ASSIGNMENT 1:
Reproduce the passage on catching a bat between "How to Catch a Bat - Bats" and "strategy and patience.", inclusive.
ASSIGNMENT 2:
Decide whether each statement below agrees with the passage on catching a bat, answering yes or no and quoting the words that settle it. (a) A bat found inside a house may be sick. (b) The lights should be turned on after the door to the room is opened. (c) A yogurt container or milk jug can be scratched to help the bat find the door.

*** TEXT SECTION ***

How to Catch a Bat in Your House



If you need bat help, click on my Nationwide List of Bat Removal Experts for a pro near you.



How to Catch a Bat - Bats are incredibly complex and interesting creatures. They thrive in the outdoors and live for the dark. This is why, if you find a bat in your house, chances are the bat is sick (with rabies or other harmful diseases) or unsuspectingly flew into your house to chase bugs. It might be afraid because it doesn’t know where it is and can be a danger to itself and humans. Catching a bat humanely is not difficult—it only takes a little bit of strategy and patience.

Before you try to catch a bat directly it is worth seeing if the bat will leave on its own. Open the door to the room and keep the lights off. Go to the end of the room with a container that you can scratch, such as a yogurt container or milk jug. By scratching the container you are creating sound waves which will help the bat detect the outline of the door. When it realizes it has an exit, the bat will fly off on its own.

*** End of TEXT SECTION ***
*** INFORMATION SUPPLIED ***

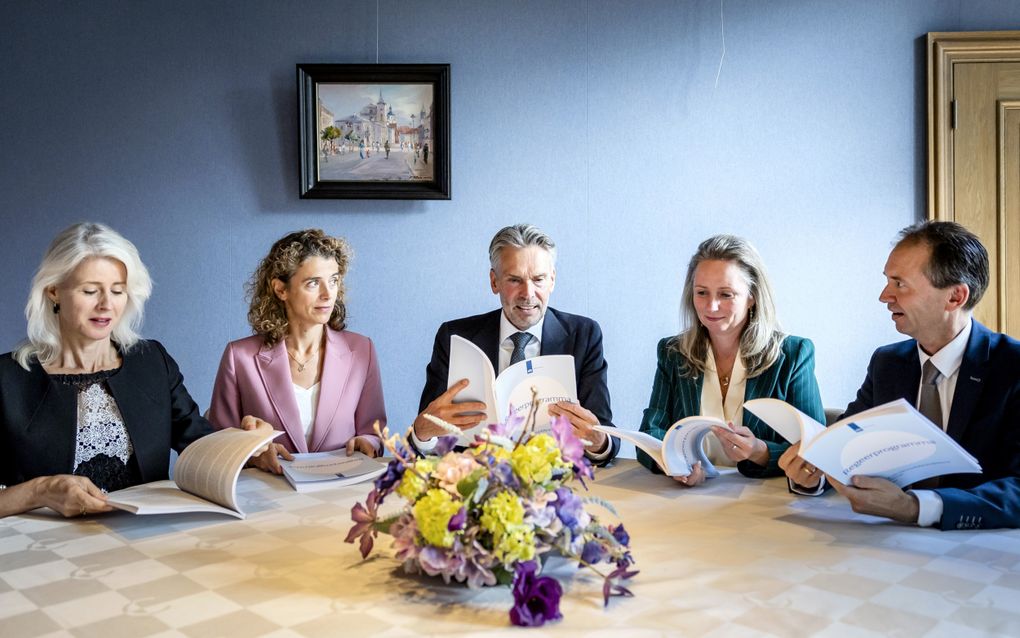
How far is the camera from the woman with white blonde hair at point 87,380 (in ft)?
6.73

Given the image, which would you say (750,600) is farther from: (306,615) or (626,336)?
(626,336)

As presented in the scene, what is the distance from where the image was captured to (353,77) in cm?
377

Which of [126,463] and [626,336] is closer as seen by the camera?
[126,463]

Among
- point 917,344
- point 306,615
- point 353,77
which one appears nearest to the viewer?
point 306,615

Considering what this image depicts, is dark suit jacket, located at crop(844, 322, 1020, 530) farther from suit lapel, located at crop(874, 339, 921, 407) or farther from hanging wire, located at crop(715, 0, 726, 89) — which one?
hanging wire, located at crop(715, 0, 726, 89)

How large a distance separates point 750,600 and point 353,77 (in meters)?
3.17

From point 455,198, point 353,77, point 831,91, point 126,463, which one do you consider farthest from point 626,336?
point 126,463

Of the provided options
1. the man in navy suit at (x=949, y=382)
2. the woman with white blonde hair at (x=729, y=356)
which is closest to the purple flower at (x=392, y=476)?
the man in navy suit at (x=949, y=382)

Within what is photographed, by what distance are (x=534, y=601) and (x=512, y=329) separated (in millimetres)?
1668

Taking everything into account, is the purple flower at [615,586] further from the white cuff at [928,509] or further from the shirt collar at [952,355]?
the shirt collar at [952,355]

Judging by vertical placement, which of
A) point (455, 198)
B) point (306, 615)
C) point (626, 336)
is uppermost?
point (455, 198)

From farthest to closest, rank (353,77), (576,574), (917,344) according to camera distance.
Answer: (353,77) → (917,344) → (576,574)

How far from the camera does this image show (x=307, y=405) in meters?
2.76

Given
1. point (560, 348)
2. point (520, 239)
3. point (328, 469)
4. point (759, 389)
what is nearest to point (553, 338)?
point (560, 348)
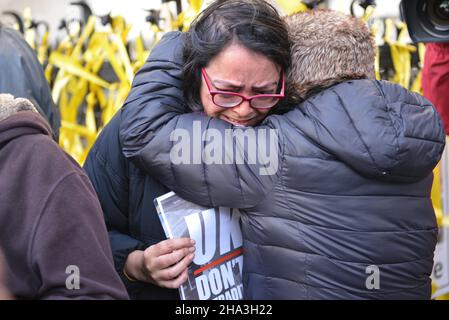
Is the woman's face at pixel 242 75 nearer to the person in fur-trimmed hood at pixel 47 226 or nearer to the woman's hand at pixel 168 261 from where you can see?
the woman's hand at pixel 168 261

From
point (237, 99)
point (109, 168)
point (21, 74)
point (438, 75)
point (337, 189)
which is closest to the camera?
point (337, 189)

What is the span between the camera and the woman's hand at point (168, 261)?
4.92 ft

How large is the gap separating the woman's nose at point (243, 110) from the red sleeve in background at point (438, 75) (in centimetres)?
143

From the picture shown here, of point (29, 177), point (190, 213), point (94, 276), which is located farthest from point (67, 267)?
point (190, 213)

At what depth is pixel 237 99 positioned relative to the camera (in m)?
1.51

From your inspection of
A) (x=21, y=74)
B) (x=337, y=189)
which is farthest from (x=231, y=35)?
(x=21, y=74)

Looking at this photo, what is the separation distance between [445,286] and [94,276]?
1.88 metres

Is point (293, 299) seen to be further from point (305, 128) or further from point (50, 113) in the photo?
point (50, 113)

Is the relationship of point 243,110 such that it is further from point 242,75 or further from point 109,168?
point 109,168

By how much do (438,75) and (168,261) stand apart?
1.66m

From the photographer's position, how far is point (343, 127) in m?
1.38

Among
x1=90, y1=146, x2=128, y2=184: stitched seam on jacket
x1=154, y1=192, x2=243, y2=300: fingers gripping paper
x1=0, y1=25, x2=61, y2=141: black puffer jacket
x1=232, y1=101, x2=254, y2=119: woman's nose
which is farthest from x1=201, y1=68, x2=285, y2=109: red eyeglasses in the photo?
x1=0, y1=25, x2=61, y2=141: black puffer jacket

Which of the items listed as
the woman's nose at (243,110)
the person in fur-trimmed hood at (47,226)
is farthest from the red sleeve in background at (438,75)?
the person in fur-trimmed hood at (47,226)

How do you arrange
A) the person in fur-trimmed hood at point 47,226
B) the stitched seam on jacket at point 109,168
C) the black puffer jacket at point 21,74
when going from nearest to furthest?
the person in fur-trimmed hood at point 47,226 < the stitched seam on jacket at point 109,168 < the black puffer jacket at point 21,74
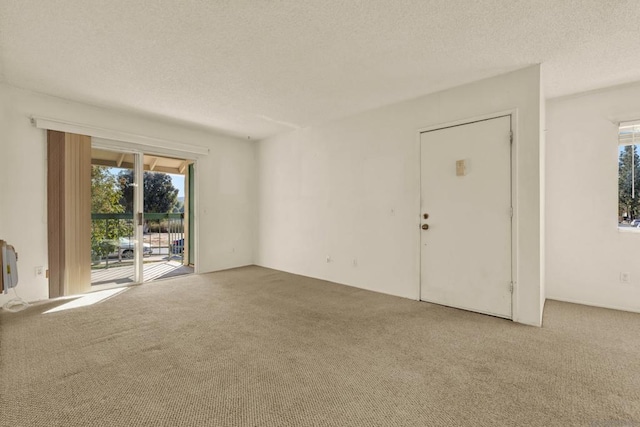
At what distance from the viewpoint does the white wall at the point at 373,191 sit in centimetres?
289

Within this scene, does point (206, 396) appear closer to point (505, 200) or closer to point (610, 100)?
point (505, 200)

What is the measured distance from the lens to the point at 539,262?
282cm

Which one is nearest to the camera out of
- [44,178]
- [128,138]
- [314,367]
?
[314,367]

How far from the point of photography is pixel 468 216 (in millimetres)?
3256

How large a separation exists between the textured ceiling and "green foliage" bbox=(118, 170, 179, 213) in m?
1.20

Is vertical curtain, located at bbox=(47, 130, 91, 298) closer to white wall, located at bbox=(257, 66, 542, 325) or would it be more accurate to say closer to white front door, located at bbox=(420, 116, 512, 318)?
white wall, located at bbox=(257, 66, 542, 325)

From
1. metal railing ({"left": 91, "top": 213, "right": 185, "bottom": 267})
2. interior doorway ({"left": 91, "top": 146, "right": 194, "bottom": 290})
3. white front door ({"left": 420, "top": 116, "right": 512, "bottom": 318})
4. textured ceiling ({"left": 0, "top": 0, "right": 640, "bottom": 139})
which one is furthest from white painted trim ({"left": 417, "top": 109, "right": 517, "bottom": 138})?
metal railing ({"left": 91, "top": 213, "right": 185, "bottom": 267})

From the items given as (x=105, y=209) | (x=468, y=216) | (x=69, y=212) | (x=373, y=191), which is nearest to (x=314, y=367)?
(x=468, y=216)

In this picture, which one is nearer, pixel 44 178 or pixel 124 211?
pixel 44 178

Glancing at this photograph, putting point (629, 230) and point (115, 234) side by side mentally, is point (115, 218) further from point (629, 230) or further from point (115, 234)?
point (629, 230)

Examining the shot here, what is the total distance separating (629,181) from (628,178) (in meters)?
0.04

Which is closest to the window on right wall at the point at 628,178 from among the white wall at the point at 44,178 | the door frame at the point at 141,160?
the white wall at the point at 44,178

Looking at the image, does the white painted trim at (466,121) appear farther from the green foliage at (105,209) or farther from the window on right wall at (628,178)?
the green foliage at (105,209)

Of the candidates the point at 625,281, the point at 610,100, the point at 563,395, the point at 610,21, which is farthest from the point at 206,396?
the point at 610,100
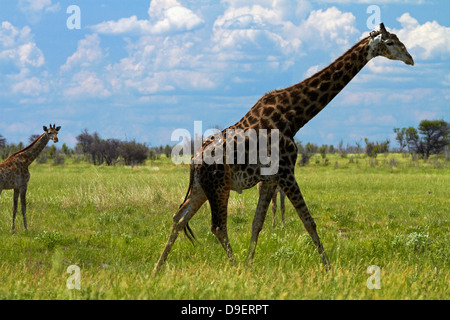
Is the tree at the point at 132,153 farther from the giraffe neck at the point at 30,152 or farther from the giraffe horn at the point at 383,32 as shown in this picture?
the giraffe horn at the point at 383,32

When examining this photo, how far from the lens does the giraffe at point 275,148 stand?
7.12 metres

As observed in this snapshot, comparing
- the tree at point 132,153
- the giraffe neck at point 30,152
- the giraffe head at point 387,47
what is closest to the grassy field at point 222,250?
the giraffe neck at point 30,152

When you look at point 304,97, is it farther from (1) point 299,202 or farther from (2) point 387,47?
(1) point 299,202

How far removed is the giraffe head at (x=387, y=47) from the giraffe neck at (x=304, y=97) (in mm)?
116

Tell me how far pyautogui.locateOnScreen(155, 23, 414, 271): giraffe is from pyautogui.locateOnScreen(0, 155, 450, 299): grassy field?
2.29 feet

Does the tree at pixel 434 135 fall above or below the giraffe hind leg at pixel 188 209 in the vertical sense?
above

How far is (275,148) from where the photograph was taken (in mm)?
7141

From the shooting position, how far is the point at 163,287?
17.9ft

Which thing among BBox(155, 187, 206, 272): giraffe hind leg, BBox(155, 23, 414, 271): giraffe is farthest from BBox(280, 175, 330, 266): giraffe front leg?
BBox(155, 187, 206, 272): giraffe hind leg

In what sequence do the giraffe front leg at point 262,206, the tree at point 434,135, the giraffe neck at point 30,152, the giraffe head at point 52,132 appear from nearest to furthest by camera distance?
1. the giraffe front leg at point 262,206
2. the giraffe neck at point 30,152
3. the giraffe head at point 52,132
4. the tree at point 434,135

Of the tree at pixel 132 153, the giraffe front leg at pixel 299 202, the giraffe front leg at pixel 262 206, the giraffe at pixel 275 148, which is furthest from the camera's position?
the tree at pixel 132 153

*** End of INFORMATION SUPPLIED ***

TASK ANSWER 1:
How to Catch a Bat - Bats are incredibly complex and interesting creatures. They thrive in the outdoors and live for the dark. This is why, if you find a bat in your house, chances are the bat is sick (with rabies or other harmful diseases) or unsuspectingly flew into your house to chase bugs. It might be afraid because it doesn’t know where it is and can be a danger to itself and humans. Catching a bat humanely is not difficult—it only takes a little bit of strategy and patience.

TASK ANSWER 2:
(a) Yes: "chances are the bat is sick (with rabies or other harmful diseases)"
(b) No: "Open the door to the room and keep the lights off."
(c) Yes: "Go to the end of the room with a container that you can scratch, such as a yogurt container or milk jug."